-- TASK INSTRUCTIONS --
Everything from the line containing "autoplay = parseInt( $owl.attr( 'data-autoplay'" through the line containing "items: parseInt( columns )" should be repeated exactly, and nothing else from the data.
== == ==
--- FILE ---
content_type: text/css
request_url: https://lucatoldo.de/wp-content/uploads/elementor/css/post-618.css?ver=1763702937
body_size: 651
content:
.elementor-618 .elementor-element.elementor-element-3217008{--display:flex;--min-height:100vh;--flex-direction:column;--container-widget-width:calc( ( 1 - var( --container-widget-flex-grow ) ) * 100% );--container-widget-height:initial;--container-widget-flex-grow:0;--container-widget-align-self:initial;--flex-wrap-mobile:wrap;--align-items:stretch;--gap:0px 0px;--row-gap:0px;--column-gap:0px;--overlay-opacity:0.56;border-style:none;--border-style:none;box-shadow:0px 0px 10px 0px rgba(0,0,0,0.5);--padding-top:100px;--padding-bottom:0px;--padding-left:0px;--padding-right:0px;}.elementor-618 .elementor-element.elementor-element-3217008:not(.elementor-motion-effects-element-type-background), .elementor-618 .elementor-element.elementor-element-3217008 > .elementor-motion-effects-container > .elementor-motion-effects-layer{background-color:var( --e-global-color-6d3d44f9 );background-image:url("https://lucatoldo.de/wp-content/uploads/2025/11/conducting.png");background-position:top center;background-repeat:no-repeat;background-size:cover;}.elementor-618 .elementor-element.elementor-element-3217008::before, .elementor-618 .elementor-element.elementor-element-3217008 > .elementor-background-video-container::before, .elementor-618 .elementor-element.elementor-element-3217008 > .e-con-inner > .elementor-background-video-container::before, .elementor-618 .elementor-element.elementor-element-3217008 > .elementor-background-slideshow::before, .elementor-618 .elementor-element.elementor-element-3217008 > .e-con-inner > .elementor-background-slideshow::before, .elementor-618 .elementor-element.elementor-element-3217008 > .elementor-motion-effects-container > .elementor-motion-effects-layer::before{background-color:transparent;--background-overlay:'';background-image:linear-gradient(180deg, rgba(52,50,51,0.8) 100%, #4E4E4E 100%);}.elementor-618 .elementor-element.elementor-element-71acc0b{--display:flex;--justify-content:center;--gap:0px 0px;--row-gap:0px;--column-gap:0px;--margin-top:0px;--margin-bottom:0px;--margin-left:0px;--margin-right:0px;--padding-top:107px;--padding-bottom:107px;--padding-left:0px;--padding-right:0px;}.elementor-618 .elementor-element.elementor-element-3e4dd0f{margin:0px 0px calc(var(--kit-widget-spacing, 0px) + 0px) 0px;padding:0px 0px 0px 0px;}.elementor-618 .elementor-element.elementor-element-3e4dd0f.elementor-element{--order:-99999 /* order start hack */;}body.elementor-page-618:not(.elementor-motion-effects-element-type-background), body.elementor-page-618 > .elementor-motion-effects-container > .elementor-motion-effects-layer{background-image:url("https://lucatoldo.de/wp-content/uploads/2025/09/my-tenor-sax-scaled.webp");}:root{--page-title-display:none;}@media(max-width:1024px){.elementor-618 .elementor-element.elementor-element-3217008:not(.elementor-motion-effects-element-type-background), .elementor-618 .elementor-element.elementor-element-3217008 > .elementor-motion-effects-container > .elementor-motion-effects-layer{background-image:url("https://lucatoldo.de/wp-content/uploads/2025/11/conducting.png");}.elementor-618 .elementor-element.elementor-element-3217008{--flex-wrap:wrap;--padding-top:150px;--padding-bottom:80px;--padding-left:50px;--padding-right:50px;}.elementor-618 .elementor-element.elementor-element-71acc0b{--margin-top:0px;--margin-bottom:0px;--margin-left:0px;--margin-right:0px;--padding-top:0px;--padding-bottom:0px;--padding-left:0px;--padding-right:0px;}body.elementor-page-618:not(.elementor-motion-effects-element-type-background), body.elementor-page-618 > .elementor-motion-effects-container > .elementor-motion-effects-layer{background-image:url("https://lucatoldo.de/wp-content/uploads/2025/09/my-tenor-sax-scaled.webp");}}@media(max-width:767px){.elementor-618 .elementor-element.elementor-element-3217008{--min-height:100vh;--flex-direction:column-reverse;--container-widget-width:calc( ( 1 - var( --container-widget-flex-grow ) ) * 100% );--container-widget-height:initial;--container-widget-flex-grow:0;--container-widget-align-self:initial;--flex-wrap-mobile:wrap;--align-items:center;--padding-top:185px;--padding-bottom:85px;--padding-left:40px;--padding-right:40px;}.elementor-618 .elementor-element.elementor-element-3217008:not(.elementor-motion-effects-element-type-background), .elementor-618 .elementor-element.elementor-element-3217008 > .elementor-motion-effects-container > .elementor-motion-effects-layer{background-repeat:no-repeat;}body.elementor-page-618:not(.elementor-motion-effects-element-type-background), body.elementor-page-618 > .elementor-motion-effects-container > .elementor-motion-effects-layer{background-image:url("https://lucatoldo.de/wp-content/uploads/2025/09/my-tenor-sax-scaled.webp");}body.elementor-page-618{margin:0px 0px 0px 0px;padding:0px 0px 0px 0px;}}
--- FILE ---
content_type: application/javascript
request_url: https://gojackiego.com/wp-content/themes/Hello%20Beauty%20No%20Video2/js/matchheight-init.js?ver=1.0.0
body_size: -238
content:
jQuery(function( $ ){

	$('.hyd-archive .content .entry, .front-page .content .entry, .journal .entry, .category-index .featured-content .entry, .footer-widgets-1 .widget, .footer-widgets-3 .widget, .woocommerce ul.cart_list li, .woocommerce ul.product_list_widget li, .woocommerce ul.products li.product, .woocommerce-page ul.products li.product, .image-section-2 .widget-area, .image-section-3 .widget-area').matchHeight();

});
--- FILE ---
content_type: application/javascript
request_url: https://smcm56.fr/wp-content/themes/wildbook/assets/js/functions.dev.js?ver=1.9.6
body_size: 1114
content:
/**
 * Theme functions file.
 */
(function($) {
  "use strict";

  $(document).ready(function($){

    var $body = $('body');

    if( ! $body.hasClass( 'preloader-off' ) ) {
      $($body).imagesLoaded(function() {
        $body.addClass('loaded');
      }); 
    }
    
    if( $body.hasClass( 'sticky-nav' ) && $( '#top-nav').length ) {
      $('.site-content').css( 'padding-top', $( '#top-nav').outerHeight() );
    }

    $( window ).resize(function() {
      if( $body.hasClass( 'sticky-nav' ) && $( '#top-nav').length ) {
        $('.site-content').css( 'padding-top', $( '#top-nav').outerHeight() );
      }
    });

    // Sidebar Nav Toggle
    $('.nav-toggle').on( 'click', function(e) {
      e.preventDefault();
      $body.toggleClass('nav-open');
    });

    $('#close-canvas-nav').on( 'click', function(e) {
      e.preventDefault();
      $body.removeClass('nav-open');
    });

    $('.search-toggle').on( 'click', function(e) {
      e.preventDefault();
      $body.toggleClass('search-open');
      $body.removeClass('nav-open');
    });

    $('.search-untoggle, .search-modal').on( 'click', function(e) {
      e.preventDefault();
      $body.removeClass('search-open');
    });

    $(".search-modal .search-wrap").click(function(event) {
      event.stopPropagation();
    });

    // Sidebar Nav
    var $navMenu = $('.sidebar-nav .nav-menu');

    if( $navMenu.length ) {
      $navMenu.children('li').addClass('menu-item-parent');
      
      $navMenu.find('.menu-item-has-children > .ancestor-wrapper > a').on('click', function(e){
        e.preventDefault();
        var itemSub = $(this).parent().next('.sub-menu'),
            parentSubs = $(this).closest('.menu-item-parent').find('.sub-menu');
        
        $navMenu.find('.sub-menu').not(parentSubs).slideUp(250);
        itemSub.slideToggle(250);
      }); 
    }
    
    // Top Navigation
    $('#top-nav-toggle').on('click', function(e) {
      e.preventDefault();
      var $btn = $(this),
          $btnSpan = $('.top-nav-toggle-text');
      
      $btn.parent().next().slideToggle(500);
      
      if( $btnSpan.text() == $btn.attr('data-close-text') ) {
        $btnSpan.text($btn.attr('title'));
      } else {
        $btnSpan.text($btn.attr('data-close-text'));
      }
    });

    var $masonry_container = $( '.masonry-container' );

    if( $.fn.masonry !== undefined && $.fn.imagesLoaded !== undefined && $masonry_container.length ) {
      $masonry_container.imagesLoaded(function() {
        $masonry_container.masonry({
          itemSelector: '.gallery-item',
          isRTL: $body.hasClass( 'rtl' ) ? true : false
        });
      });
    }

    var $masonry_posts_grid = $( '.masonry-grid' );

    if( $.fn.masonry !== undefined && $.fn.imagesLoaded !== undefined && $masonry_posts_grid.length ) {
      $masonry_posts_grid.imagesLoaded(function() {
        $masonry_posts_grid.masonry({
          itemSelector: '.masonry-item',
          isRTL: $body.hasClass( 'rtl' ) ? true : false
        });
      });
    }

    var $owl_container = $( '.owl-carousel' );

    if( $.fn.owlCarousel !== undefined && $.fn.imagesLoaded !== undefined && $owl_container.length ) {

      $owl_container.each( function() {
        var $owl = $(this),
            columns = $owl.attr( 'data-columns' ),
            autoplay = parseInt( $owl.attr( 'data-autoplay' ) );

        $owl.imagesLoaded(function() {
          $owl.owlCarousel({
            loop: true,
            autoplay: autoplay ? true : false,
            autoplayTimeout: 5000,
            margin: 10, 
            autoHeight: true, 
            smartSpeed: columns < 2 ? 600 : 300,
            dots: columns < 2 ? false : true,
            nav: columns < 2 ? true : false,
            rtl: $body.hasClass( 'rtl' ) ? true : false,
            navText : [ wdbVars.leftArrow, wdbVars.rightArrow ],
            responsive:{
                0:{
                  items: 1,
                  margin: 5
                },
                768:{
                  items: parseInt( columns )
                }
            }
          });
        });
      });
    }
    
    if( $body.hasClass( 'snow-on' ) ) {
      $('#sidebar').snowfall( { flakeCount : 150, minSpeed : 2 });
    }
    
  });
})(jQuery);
== == ==
-- SOLUTION TO THIS EXERCISE --
            autoplay = parseInt( $owl.attr( 'data-autoplay' ) );

        $owl.imagesLoaded(function() {
          $owl.owlCarousel({
            loop: true,
            autoplay: autoplay ? true : false,
            autoplayTimeout: 5000,
            margin: 10, 
            autoHeight: true, 
            smartSpeed: columns < 2 ? 600 : 300,
            dots: columns < 2 ? false : true,
            nav: columns < 2 ? true : false,
            rtl: $body.hasClass( 'rtl' ) ? true : false,
            navText : [ wdbVars.leftArrow, wdbVars.rightArrow ],
            responsive:{
                0:{
                  items: 1,
                  margin: 5
                },
                768:{
                  items: parseInt( columns )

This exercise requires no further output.